The expected output is every entry, repeated exactly.

*** GIVEN RECORDS Section Begins ***

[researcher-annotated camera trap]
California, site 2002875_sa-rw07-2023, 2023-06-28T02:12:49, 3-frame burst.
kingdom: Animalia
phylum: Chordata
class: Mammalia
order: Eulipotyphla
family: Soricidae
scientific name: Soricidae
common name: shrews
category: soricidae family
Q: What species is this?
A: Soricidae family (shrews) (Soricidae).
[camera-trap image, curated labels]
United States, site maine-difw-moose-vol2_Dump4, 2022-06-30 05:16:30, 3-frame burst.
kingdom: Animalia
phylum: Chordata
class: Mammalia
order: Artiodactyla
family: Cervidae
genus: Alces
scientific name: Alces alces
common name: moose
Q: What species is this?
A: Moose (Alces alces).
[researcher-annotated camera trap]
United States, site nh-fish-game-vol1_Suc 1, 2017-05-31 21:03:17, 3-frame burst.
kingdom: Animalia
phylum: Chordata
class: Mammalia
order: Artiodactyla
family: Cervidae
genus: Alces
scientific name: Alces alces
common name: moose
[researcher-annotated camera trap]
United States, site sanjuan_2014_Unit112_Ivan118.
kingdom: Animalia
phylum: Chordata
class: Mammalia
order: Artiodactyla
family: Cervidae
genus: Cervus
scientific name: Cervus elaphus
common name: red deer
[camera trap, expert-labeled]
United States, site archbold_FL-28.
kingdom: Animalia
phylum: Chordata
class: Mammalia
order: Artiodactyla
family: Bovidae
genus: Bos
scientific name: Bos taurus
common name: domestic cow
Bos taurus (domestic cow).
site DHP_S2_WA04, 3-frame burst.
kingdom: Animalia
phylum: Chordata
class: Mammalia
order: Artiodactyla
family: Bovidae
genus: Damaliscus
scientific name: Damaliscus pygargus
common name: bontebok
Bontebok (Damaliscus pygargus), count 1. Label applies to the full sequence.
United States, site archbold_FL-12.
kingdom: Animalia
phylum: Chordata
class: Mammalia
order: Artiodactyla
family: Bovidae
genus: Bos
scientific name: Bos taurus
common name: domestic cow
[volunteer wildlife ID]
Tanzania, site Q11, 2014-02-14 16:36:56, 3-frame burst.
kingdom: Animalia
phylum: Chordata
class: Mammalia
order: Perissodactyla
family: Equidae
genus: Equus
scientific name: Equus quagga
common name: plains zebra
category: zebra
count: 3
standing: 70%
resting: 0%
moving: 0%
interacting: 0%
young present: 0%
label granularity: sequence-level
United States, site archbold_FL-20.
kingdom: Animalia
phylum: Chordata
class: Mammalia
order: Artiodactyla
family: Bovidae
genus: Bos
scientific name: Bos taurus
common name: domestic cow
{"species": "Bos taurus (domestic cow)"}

*** GIVEN RECORDS Section Ends ***

- [REPLY]:
[researcher-annotated camera trap]
California, site 2002875_sa-rw07-2023, 2023-06-28T02:12:49, 3-frame burst.
kingdom: Animalia
phylum: Chordata
class: Mammalia
order: Eulipotyphla
family: Soricidae
scientific name: Soricidae
common name: shrews
category: soricidae family
Q: What species is this?
A: Soricidae family (shrews) (Soricidae).
[camera-trap image, curated labels]
United States, site maine-difw-moose-vol2_Dump4, 2022-06-30 05:16:30, 3-frame burst.
kingdom: Animalia
phylum: Chordata
class: Mammalia
order: Artiodactyla
family: Cervidae
genus: Alces
scientific name: Alces alces
common name: moose
Q: What species is this?
A: Moose (Alces alces).
[researcher-annotated camera trap]
United States, site nh-fish-game-vol1_Suc 1, 2017-05-31 21:03:17, 3-frame burst.
kingdom: Animalia
phylum: Chordata
class: Mammalia
order: Artiodactyla
family: Cervidae
genus: Alces
scientific name: Alces alces
common name: moose
[researcher-annotated camera trap]
United States, site sanjuan_2014_Unit112_Ivan118.
kingdom: Animalia
phylum: Chordata
class: Mammalia
order: Artiodactyla
family: Cervidae
genus: Cervus
scientific name: Cervus elaphus
common name: red deer
[camera trap, expert-labeled]
United States, site archbold_FL-28.
kingdom: Animalia
phylum: Chordata
class: Mammalia
order: Artiodactyla
family: Bovidae
genus: Bos
scientific name: Bos taurus
common name: domestic cow
Bos taurus (domestic cow).
site DHP_S2_WA04, 3-frame burst.
kingdom: Animalia
phylum: Chordata
class: Mammalia
order: Artiodactyla
family: Bovidae
genus: Damaliscus
scientific name: Damaliscus pygargus
common name: bontebok
Bontebok (Damaliscus pygargus), count 1. Label applies to the full sequence.
United States, site archbold_FL-12.
kingdom: Animalia
phylum: Chordata
class: Mammalia
order: Artiodactyla
family: Bovidae
genus: Bos
scientific name: Bos taurus
common name: domestic cow
[volunteer wildlife ID]
Tanzania, site Q11, 2014-02-14 16:36:56, 3-frame burst.
kingdom: Animalia
phylum: Chordata
class: Mammalia
order: Perissodactyla
family: Equidae
genus: Equus
scientific name: Equus quagga
common name: plains zebra
category: zebra
count: 3
standing: 70%
resting: 0%
moving: 0%
interacting: 0%
young present: 0%
label granularity: sequence-level
United States, site archbold_FL-20.
kingdom: Animalia
phylum: Chordata
class: Mammalia
order: Artiodactyla
family: Bovidae
genus: Bos
scientific name: Bos taurus
common name: domestic cow
{"species": "Bos taurus (domestic cow)"}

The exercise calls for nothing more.